start TEXT PROVIDED

Easter 3 (C) + Loved, we follow + 4.10.16

(pixabay.com)
M. Campbell-Langdell
All Saints, Oxnard
(Acts 9:1–6, (7–20); Ps. 30; Revelation 5:11–14; John 21:1–19)

Some of you may have seen an article in the paper a couple of weeks ago, about a child who was taken from her California foster family and placed with relatives in Utah, an act that in itself is not too surprising. But that what was difficult in this situation was that due to the long court process, the fault of whom I am not sure, the foster family was very convinced that this child was theirs and the pictures of their loss were hard to see. You felt for them, even as you also imagined the joy, at least one hopes, in the girl’s distant relatives as they received her.
But I remembered a quote from the article. Leslie Starr Heimov of the Children’s Law Center of California stated that we ask Foster parents to do the nigh impossible:  “We ask [foster parents] to love a child as if it's their own and then to let that child go, and that's an extremely difficult thing to do.”[1]
This really caught my eye as, as many of you know, Pr. Alene and I are in the foster-adopt process. This process is very similar in that initially we would be foster parents, but it comes with the possibility that we could potentially adopt whatever child or children are placed in our home. When I told a friend recently that this was not a “for sure” that we would be able to adopt, even after this lengthy process of application and learning about the children available for adoption, she put her head in her hands and said, “Oh, Melissa!” And I knew what she meant. What do you mean, you are going to take a child in, fall in love with him or her, and then possibly let him or her go?
But, looking at today’s scripture from the Gospel of John, I cannot help but think that we humans feel this desire to love and care for others precisely because this is how God loves us.
Take Jesus and Peter. They are sitting by this charcoal fire by the beach, and while at the last fire where we saw Peter, he denied Jesus three times, here Jesus asks him three times if he loves him. Now, in the English translation both words here are translated as “love,” but in the Greek they would be “agapao” and “phileo.” The first two times Jesus asks Peter if he loves him, he is using that word “agapao” which means the all-encompassing, intimate love that God has for us. But Peter responds with “phileo,” a word used for brotherly love. In a way, it is almost like they are in one of those late night male bonding conversations that is a little awkward, and Jesus is like “do you love me man, I mean, really love me?” and Peter is like, “be cool, dude, you know I love you… like a brother!” It is like Peter definitely loves Jesus but is having a little trouble quite expressing the all-encompassing love that Jesus has for him back. It makes him uncomfortable. And there is good reason for this.
Because imagine what you would feel like if you were Peter here. Probably pretty mortified. Let’s just lay it out there. In recent days he has expressed his complete devotion to Jesus, even to the death, and then when it got bad for Jesus, what did he do? Did he stand up for his man? No. He denied he ever knew the guy. He was probably feeling pretty ashamed in this moment. And here comes Jesus, talking about if he loves him? And I don’t know if you have experienced shame, I mean, bad shame, but the odd thing about it is that it can paralyze you. Even if you love someone, you might feel so bad that you cannot quite express your feelings. So it comes out like “yes, I really care for you a lot” when you want to say “I love you, man.”

end TEXT PROVIDED
start SUPPLIED INFORMATION

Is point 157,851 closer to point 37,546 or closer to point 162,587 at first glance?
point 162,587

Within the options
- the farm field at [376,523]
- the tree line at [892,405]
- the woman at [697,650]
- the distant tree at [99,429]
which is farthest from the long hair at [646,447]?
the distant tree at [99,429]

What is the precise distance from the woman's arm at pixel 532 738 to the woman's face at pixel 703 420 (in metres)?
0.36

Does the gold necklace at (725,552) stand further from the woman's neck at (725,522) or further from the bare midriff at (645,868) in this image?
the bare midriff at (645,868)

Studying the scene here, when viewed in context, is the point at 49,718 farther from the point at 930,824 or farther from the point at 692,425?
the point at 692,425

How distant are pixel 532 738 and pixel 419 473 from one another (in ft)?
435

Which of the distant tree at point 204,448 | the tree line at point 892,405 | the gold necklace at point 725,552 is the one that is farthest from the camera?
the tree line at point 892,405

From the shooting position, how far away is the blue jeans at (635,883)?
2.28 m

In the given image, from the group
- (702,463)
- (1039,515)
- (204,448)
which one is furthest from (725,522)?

end SUPPLIED INFORMATION
start SUPPLIED INFORMATION

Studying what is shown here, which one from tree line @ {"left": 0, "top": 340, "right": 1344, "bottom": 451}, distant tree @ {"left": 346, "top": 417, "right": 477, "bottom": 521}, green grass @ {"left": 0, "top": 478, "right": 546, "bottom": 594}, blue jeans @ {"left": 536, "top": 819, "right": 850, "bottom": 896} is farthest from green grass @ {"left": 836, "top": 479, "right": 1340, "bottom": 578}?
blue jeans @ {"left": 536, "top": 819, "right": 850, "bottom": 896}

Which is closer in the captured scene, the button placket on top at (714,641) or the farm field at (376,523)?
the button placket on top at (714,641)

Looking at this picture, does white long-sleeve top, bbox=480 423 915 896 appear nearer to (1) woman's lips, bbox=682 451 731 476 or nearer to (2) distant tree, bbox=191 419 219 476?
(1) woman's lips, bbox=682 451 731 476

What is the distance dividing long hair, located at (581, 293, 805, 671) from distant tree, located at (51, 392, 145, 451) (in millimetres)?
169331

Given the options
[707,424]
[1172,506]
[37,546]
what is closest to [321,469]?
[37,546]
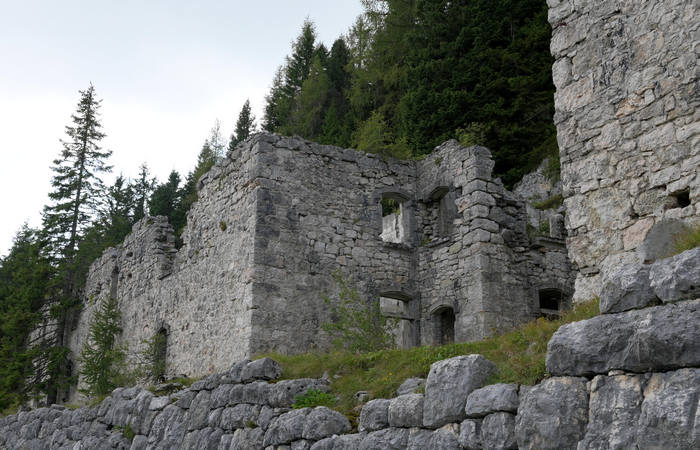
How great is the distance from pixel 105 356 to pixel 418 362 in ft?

end SUPPLIED INFORMATION

**BRIEF A**: In the listing, swap "gold necklace" for "silver necklace" in every line from the line with "Does the gold" to the line with "which one is furthest from (725,522)?", and give only those lines with nothing else altered.
**BRIEF B**: Extend the sermon on Jesus questioning Peter by the charcoal fire, picking up after its final sentence.

**RIGHT ANSWER A**:
Does the silver necklace at (725,552) stand further from the woman's neck at (725,522) or further from the bare midriff at (645,868) in this image?
the bare midriff at (645,868)

Studying the scene here, when viewed in context, is the point at 49,718 farther from the point at 930,824 or farther from the point at 692,425?
the point at 692,425

How distant are pixel 532 738 and pixel 419 473 from one another (in ft)?
435

Which of the distant tree at point 204,448 | the tree line at point 892,405 | the silver necklace at point 725,552 is the one that is farthest from the camera?
the tree line at point 892,405

From the shooting position, how far away is the blue jeans at (635,883)?
2.28 m

In the given image, from the group
- (702,463)
- (1039,515)
- (204,448)
which one is furthest from (725,522)?

**RIGHT ANSWER B**:
And this made me think of how Peter, and we, are all like foster kids in a way. We want to love God. We do love God. But sometimes we feel ashamed, and we don’t really know how to do it. How to express ourselves. And we shy away from trusting that God will love us back. Alene and I have no guarantee that even if children are placed in our home that they will love us back. And God takes that risk with each of us. God created us with the option to love God back, or not. Sometimes that amazes me. But then when I think of the alternative, I think that is the only way that God knows we truly love God back. Because we make that choice.
But there is something beautiful here in the interaction between Jesus and Peter. The third time Jesus asks Peter if he loves him, he uses Peter’s word for love. “So man, you love me like a brother?” And Peter gets sad. Maybe he is ashamed that Jesus had to use a less powerful word than is true for how he really feels. Perhaps. But I imagine that Peter was more moved than sad here. Because after all he had done and gone through, Jesus loved him enough to meet him where he was. To connect in the way Peter was able to connect. He accepted him and loved him and accepted his love, poor as it was. And he does the same for us. Even when we are ashamed or don’t know how to love God well.
Because we are fellow heirs of God with Christ through adoption. And Christ loves us not just like any brother, but with the all-encompassing love of God.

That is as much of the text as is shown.